GST Updates

Know the Provisions relating to Assessment under GST-Assessment of Unregistered Persons- Section 63 of CGST Act, 2017

Know the Provisions relating to Assessment under GST-Assessment of Unregistered Persons- Section 63 of CGST Act, 2017

 

Relevant Section-: Section 63 of CGST Act, 2017

 

Applicable Rule- Rule 100 of CGST Rules 2017

 

Applicable Forms:

ASMT-14: Show Cause Notice for assessment under section 63

DRC-01- Summary of Show Cause Notice-to be served electronically

ASMT-15: Assessment order under section 63

DRC-07: Summary of the order-To be uploaded electronically

 

  1. Applicability of Section

Section uses the word “Taxable Persons”. Taxable Persons has been defined under provisions of CGST Act as a person who is registered or liable to be registered under the provisions of Section 22 or Section 24 of CGST Act, 2017. Provisions of this section are applicable in following two scenarios:

a) Taxable person fails to obtain registration even though liable to do so: A person who was liable to be registered under the provisions of section 22 or section 24 of the CGST Act, 2017 but fails to obtain registration would be covered under the provisions of this section.

 b) Taxable person whose registration has been cancelled under sub-section (2) of section 29 but who was liable to pay tax-Registration can be cancelled by Proper Officer in the circumstances as mentioned in Section 29(1) or Section 29(2) of CGST Act, 2017. Section 29(1) provides cancellation of registration either on the application of the registered person or on own motion by the proper officer. Section 29(1) provides for cancellation of registration under following scenarios:

  • the business has been discontinued, transferred fully for any reason including death of the proprietor, amalgamated with other legal entity, demerged or otherwise disposed of; or
  • there is any change in the constitution of the business; or
  • taxable person, other than the person registered under sub-section (3) of section 25, is no longer liable to be registered under section 22 or section 24.

= = = = = = =

[Directives]:
1. Extract the passage of the Section 63 text from "ASMT-15: Assessment order" up to and including "of this section.".
2. According to the Section 63 text, why does the section reach a person who never obtained registration?
Rely only on the Section 63 text.

= = = = = = =

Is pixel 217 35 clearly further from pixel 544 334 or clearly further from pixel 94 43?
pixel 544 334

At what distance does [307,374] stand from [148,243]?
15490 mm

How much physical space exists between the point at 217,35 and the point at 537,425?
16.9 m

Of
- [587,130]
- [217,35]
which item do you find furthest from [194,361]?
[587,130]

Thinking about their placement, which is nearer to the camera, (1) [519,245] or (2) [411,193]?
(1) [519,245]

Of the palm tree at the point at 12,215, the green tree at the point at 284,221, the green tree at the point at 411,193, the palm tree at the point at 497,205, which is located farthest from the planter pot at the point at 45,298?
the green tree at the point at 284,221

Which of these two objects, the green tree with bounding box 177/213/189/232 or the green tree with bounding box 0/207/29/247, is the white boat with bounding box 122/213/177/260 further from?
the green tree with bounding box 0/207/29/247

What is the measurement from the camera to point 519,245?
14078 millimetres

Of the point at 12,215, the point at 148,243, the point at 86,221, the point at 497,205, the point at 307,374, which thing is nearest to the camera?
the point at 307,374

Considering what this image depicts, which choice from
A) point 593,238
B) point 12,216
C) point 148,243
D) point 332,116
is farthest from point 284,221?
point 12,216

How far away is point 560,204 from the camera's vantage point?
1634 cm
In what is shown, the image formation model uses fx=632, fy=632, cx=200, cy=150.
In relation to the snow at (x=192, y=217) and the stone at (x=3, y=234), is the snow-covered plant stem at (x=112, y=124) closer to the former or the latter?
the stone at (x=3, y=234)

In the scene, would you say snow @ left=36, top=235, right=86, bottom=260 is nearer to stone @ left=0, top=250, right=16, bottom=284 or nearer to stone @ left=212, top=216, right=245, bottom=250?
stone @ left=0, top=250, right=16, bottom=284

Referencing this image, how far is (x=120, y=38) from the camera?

= = = = = = =

[Results for the exercise]:
1.
ASMT-15: Assessment order under section 63

DRC-07: Summary of the order-To be uploaded electronically

 

  1. Applicability of Section

Section uses the word “Taxable Persons”. Taxable Persons has been defined under provisions of CGST Act as a person who is registered or liable to be registered under the provisions of Section 22 or Section 24 of CGST Act, 2017. Provisions of this section are applicable in following two scenarios:

a) Taxable person fails to obtain registration even though liable to do so: A person who was liable to be registered under the provisions of section 22 or section 24 of the CGST Act, 2017 but fails to obtain registration would be covered under the provisions of this section.

2. The section uses the term "Taxable Persons," which the CGST Act defines as a person who is registered or liable to be registered under Section 22 or Section 24. A person who was liable to register under those sections but failed to do so therefore falls within the section.